Surely, some of this is the Trump effect — a novel, meme-based candidate whom disaffected voters are primed to take seriously. But a better way to understand Yang is through the intrinsic appeal of his signature idea: the "freedom dividend." Gimmicky at first look, the concept of the freedom dividend has a long history in American politics on both the left and right. Its return during a time of political turbulence is unsurprising. In its essence, the freedom dividend is an idea whose time has come and gone and, with Yang's rise, come again.
What is the freedom dividend? Yang describes it as $1,000 a month, provided to every American citizen, no strings attached. His website calls it "a foundation on which a stable, prosperous, and just society can be built." In the second Democratic debate, he offered a pilot version of the program to 10 American families, setting off giggles and eye rolls from his rivals — but generating hundreds of thousands of entries on his website.
Yet while the name freedom dividend is new, the concept is old, with numerous versions around the world. Its most direct American antecedent is the negative income tax (NIT), the policy darling of liberals and conservatives alike in the 1960s. Like the freedom dividend, the NIT was designed to set a floor under U.S. workers. Instead of paying taxes, individuals and couples with income below a predetermined level would receive a cash payout from the Treasury. The amount would be reduced as income rose, eventually being phased out when an individual's income rises to a certain level.

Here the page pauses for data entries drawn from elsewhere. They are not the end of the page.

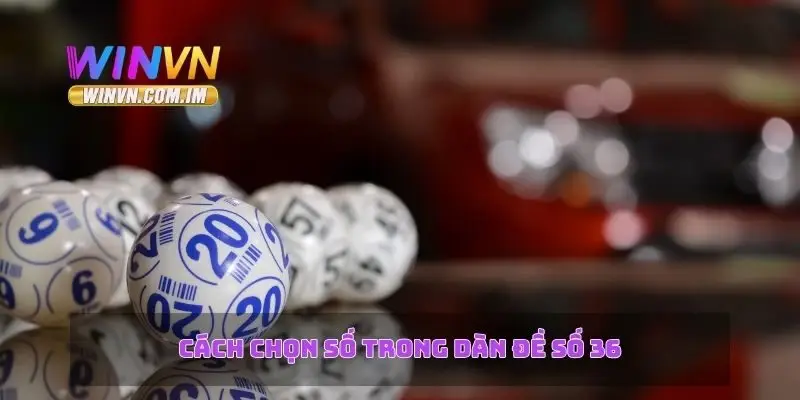 Dàn Đề Số 36 – Bí Quyết Chơi Lô Đề Đạt Tỷ Lệ Thắng Cao 2 Cách chọn số trong dàn đề số 36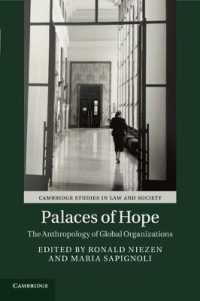 国際機関の人類学<br>Palaces of Hope : The Anthropology of Global Organizations (Cambridge Studies in Law and Society)
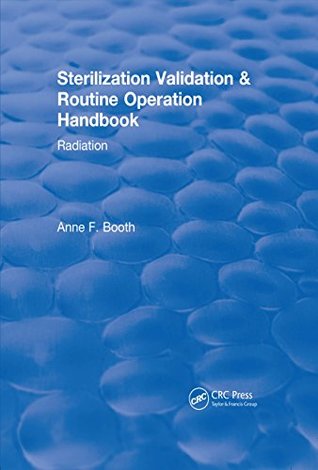 Read Sterilization Validation and Routine Operation Handbook (2001): Radiation (CRC Press Revivals) - Anne F Booth | ePub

Among the NIT's most famous supporters were libertarian economists Milton and Rose Friedman, who popularized the idea in their bestselling book "Capitalism and Freedom." "If funds are to be used to help the poor, would they not be used more effectively by being given in cash rather than in kind?" the two economists asked. But NIT was far from a right-wing idea. Friedman first hit upon the concept in discussions with Gunnar Myrdal, a Swedish economist. In the 1960s, the NIT was widely supported by Great Society liberals as part of the War on Poverty.

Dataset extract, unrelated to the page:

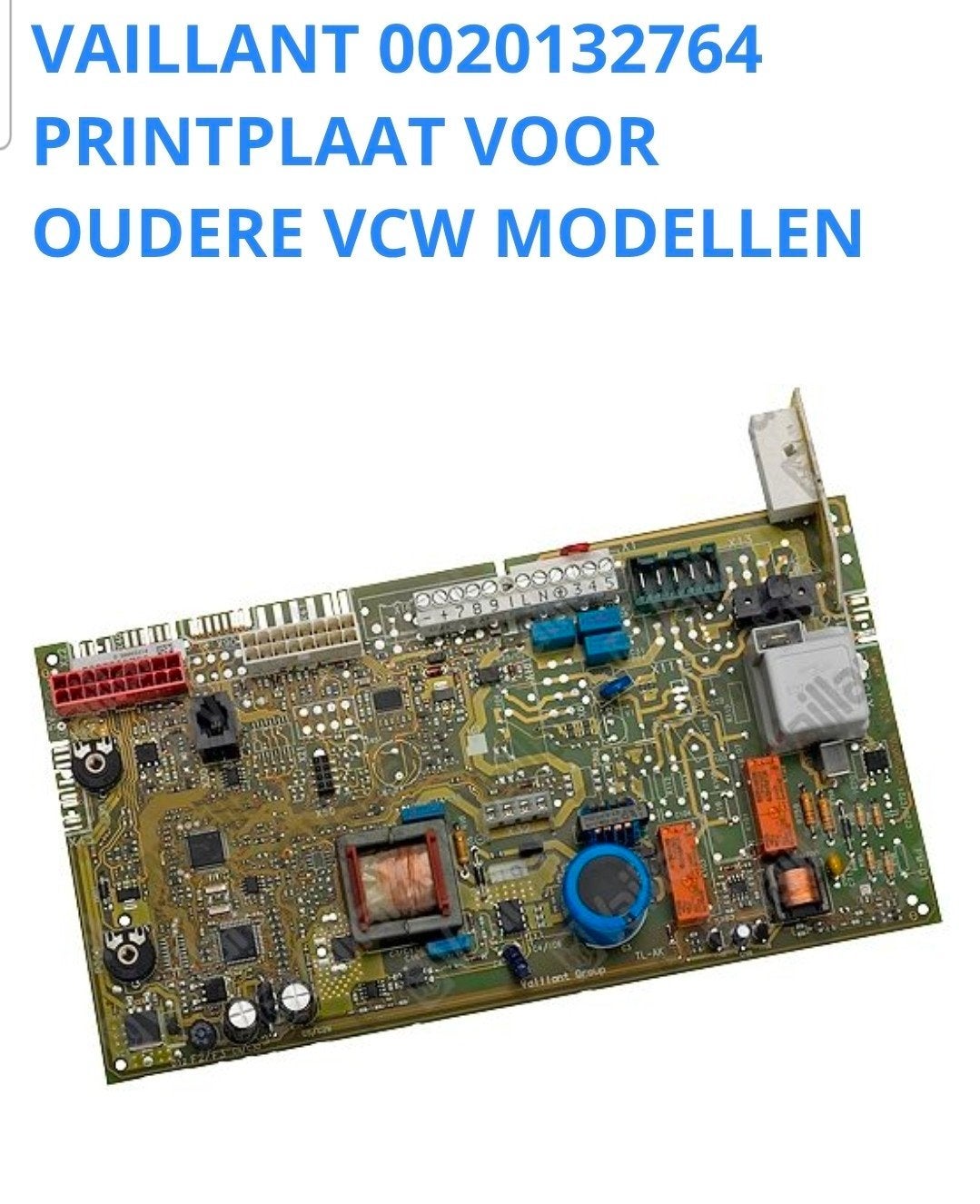 Vaillant 0020132764 Printplaat voor oudere VCW modellen, Ophalen of Verzenden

The NIT was a radical break with established thinking about the poor. For centuries, American charities and government agencies alike had divided the poor into the categories of "deserving" and "undeserving." The NIT proposed a different metric: the amount of income earned by an individual or family.
It was a stark and unemotional idea, based on numbers rather than moral judgment. It was not surprising that it was the libertarian Friedman, a devotee of individual freedom, who pushed this point the hardest. While debating the topic, Friedman charged that the then-welfare system involved an "intolerable degree of paternalism," transforming social workers into "police officers and spies." Friedman also went further than most in suggesting that the NIT could eventually supplant the established welfare state.
Other supporters of an NIT were driven by fears that machines were coming for U.S. jobs and would create mass unemployment. An NIT or other form of guaranteed income would be necessary for those who could not find work. "Because of the onslaught of automation, class boundaries are becoming more rigid," worried one college student writing at the time. In many ways, these fears were well-founded. Automation, driven by wartime advances in manufacturing, rapidly hollowed out places such as Detroit. The NIT promised to support those left behind by the first wave of automation at a time when unemployment seemed to portend a powder keg. In 1967, Detroit's unemployed sent the city up in flames during a three-day riot that had to be quelled by the National Guard.